[Records]
>>

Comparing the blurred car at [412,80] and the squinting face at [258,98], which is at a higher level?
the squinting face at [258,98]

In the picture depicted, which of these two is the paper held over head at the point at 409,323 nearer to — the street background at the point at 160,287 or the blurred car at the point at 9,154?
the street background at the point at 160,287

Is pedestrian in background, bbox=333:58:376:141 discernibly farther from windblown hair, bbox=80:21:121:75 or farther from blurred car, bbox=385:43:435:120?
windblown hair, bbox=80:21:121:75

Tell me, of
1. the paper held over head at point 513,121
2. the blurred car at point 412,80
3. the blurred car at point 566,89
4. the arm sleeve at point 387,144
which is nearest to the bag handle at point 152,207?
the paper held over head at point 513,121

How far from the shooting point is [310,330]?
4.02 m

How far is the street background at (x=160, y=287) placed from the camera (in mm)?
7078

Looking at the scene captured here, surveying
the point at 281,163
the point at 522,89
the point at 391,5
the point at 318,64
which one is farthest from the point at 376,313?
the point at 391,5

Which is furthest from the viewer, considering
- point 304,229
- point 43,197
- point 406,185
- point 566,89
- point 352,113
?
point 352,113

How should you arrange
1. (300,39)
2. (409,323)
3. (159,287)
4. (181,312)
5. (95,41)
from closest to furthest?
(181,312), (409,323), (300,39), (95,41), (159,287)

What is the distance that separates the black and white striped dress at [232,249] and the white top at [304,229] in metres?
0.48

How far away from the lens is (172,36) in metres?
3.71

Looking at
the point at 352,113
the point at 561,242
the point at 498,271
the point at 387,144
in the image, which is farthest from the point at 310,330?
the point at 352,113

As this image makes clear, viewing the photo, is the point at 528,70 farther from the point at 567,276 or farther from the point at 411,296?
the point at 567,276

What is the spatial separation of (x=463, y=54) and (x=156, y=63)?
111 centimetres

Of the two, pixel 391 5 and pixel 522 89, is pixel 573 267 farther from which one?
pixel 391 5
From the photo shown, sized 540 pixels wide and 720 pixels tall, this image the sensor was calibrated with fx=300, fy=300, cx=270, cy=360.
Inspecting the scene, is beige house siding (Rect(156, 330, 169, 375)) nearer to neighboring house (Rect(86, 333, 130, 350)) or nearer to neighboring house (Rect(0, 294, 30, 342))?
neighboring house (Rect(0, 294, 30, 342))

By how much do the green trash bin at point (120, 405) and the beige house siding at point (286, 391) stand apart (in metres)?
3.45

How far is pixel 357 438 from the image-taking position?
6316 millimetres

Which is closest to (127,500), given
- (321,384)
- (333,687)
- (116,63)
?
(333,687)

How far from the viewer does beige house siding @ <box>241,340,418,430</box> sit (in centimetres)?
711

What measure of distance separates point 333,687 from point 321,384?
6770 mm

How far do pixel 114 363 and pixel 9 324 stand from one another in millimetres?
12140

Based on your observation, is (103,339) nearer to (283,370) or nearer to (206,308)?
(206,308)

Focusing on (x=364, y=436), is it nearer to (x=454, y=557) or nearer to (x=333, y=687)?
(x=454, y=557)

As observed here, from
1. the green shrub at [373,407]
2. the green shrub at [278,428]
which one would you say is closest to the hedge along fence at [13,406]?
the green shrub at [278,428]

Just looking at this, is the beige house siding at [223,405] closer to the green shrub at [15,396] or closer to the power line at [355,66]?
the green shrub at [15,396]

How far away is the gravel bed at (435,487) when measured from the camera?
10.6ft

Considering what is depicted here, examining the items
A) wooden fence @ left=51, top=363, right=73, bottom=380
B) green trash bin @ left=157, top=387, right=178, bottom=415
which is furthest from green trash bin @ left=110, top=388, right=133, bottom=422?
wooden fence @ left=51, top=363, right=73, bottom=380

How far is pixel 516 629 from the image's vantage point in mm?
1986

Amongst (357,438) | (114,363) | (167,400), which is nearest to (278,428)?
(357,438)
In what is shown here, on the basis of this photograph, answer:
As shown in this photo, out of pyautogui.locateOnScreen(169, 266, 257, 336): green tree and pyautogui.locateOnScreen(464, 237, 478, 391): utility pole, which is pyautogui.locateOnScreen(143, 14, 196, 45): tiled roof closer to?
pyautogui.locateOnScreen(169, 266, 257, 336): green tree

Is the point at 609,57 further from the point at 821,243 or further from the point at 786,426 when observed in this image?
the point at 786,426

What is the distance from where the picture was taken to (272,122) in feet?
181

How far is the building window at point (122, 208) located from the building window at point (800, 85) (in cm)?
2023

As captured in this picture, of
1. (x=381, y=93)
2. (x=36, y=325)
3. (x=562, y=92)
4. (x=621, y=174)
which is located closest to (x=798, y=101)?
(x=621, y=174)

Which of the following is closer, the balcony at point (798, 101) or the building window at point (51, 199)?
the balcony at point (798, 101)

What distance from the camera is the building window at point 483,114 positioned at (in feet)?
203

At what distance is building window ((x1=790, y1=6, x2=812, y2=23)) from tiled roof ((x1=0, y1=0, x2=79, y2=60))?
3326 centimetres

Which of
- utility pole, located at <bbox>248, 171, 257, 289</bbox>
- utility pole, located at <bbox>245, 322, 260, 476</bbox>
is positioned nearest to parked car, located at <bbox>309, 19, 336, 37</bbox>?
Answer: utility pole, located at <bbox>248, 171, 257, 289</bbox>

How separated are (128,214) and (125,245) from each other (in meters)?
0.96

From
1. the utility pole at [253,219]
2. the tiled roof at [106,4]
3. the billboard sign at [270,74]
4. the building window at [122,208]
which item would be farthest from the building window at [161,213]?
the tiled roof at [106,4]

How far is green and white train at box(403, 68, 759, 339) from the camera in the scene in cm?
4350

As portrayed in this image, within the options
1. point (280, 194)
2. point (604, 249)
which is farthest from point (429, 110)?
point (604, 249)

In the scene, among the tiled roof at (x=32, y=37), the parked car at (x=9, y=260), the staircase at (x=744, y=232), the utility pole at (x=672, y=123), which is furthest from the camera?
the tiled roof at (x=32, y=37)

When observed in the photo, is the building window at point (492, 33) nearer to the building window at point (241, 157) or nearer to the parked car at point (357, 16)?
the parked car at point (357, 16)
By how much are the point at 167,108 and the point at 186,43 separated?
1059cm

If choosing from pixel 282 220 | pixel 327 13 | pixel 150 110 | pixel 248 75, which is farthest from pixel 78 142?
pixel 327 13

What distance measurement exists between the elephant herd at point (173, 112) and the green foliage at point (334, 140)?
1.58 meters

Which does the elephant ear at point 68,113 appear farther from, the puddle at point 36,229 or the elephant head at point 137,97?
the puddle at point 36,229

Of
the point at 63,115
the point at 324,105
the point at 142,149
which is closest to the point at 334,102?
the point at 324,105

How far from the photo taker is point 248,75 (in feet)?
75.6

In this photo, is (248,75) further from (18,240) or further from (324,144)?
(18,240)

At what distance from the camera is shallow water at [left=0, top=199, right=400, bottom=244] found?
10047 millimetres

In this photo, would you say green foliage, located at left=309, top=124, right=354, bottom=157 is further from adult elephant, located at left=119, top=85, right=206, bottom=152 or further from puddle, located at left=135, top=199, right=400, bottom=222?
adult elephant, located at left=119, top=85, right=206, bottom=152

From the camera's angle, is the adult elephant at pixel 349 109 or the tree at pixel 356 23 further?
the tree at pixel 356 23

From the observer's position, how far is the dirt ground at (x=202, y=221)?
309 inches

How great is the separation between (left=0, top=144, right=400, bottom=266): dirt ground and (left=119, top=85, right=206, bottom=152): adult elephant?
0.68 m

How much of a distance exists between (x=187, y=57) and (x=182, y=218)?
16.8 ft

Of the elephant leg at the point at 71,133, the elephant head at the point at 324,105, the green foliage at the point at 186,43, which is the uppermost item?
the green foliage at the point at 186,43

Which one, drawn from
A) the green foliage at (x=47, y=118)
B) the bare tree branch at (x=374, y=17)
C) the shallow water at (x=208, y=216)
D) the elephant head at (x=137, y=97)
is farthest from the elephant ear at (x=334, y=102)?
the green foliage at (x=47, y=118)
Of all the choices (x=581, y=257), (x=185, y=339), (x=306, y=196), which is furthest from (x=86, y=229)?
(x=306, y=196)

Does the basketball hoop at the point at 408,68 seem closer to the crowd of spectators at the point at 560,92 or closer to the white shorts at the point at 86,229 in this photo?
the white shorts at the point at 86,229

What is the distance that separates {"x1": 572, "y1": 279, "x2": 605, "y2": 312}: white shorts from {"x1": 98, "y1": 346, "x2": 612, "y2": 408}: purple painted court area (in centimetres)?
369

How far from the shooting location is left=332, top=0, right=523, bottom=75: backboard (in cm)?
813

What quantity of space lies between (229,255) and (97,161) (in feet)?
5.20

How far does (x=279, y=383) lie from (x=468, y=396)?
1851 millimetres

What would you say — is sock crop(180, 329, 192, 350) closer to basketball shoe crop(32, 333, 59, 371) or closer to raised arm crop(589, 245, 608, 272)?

<<

**Task**
Starting with the line that contains "From the camera's", repeat each line through the last one exactly as it appears. Include both ends and nothing more.

**Result of this task**
From the camera's angle, is the adult elephant at pixel 349 109 or the tree at pixel 356 23 further?
the tree at pixel 356 23

From the observer's position, how far is the dirt ground at (x=202, y=221)?
309 inches

How great is the separation between (left=0, top=144, right=400, bottom=266): dirt ground and (left=119, top=85, right=206, bottom=152): adult elephant?
0.68 m

How much of a distance exists between (x=187, y=57) and (x=182, y=218)?
16.8 ft

Of the elephant leg at the point at 71,133, the elephant head at the point at 324,105, the green foliage at the point at 186,43, which is the uppermost item?
the green foliage at the point at 186,43

Which one, drawn from
A) the green foliage at (x=47, y=118)
B) the bare tree branch at (x=374, y=17)
C) the shallow water at (x=208, y=216)
D) the elephant head at (x=137, y=97)
is farthest from the elephant ear at (x=334, y=102)?
the green foliage at (x=47, y=118)
Of all the choices (x=581, y=257), (x=185, y=339), (x=306, y=196), which is furthest from (x=86, y=229)?
(x=306, y=196)

Does the basketball hoop at the point at 408,68 seem closer to the crowd of spectators at the point at 560,92 or closer to the white shorts at the point at 86,229 in this photo?
the white shorts at the point at 86,229

What is the distance that separates {"x1": 572, "y1": 279, "x2": 605, "y2": 312}: white shorts from {"x1": 98, "y1": 346, "x2": 612, "y2": 408}: purple painted court area (in centimetres)?
369

How far from the shooting location is left=332, top=0, right=523, bottom=75: backboard (in cm)?
813

What quantity of space lies between (229,255) and (97,161) (in feet)?
5.20

How far does (x=279, y=383) lie from (x=468, y=396)?
1851 millimetres

What would you say — is sock crop(180, 329, 192, 350) closer to basketball shoe crop(32, 333, 59, 371) or closer to raised arm crop(589, 245, 608, 272)?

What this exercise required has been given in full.